■ What is needed ■
Format the lines from the one containing "When comparing (59,301)" through the one containing "90.3 inches" as a Markdown table with columns Number and Line, numbering each row and leaving out blank lines.

■ Listing ■
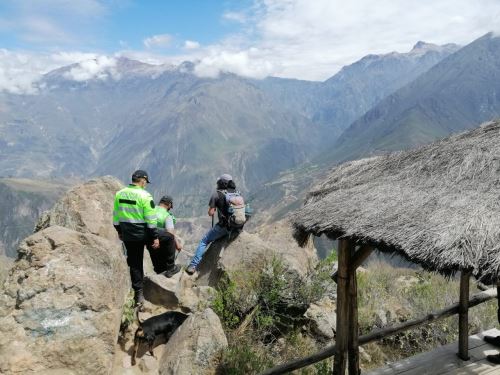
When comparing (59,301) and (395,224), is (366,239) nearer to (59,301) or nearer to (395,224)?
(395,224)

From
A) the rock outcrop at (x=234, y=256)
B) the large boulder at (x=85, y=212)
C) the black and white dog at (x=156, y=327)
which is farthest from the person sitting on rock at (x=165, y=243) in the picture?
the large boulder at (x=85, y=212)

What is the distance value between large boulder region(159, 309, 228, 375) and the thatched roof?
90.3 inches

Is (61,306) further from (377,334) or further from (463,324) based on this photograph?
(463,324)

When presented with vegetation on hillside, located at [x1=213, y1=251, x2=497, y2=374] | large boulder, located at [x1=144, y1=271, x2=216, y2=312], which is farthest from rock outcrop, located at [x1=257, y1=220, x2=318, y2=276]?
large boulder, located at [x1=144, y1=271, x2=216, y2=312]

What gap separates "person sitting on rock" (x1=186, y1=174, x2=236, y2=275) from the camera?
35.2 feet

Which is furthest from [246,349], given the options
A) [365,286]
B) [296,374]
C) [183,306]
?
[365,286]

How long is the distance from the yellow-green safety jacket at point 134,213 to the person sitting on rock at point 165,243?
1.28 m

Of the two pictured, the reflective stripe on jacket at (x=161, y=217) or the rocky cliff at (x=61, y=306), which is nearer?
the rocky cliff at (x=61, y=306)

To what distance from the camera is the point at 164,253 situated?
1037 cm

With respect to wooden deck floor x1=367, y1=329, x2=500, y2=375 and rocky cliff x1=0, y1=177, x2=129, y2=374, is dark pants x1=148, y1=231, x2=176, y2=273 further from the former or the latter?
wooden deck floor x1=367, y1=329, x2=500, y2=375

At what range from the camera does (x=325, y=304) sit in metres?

==

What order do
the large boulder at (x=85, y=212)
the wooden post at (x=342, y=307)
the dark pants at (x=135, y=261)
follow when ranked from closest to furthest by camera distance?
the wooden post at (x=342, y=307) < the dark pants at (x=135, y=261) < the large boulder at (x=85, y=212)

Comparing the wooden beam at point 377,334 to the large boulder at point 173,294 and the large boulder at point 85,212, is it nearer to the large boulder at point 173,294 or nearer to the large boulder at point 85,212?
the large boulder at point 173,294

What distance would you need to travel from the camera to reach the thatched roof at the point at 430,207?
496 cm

--

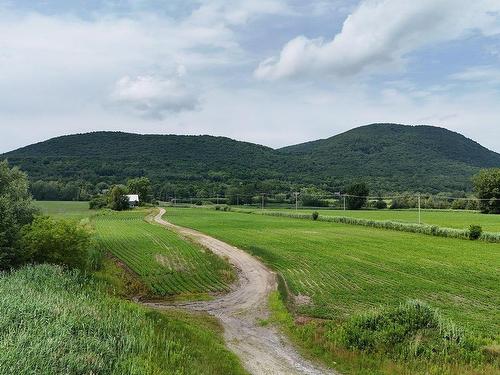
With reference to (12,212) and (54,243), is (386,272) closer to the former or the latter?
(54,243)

■ In response ■
| Number | Line |
|---|---|
| 1 | When comparing (59,301) and (395,224), is (366,239) nearer to (59,301) or nearer to (395,224)? |
| 2 | (395,224) |
| 3 | From |
| 4 | A) the rock outcrop at (x=234, y=256) |
| 5 | B) the large boulder at (x=85, y=212) |
| 6 | C) the black and white dog at (x=156, y=327) |
| 7 | which is farthest from the person sitting on rock at (x=165, y=243) in the picture? |
| 8 | the large boulder at (x=85, y=212) |
| 9 | What is the distance value between large boulder region(159, 309, 228, 375) and the thatched roof? |
| 10 | 90.3 inches |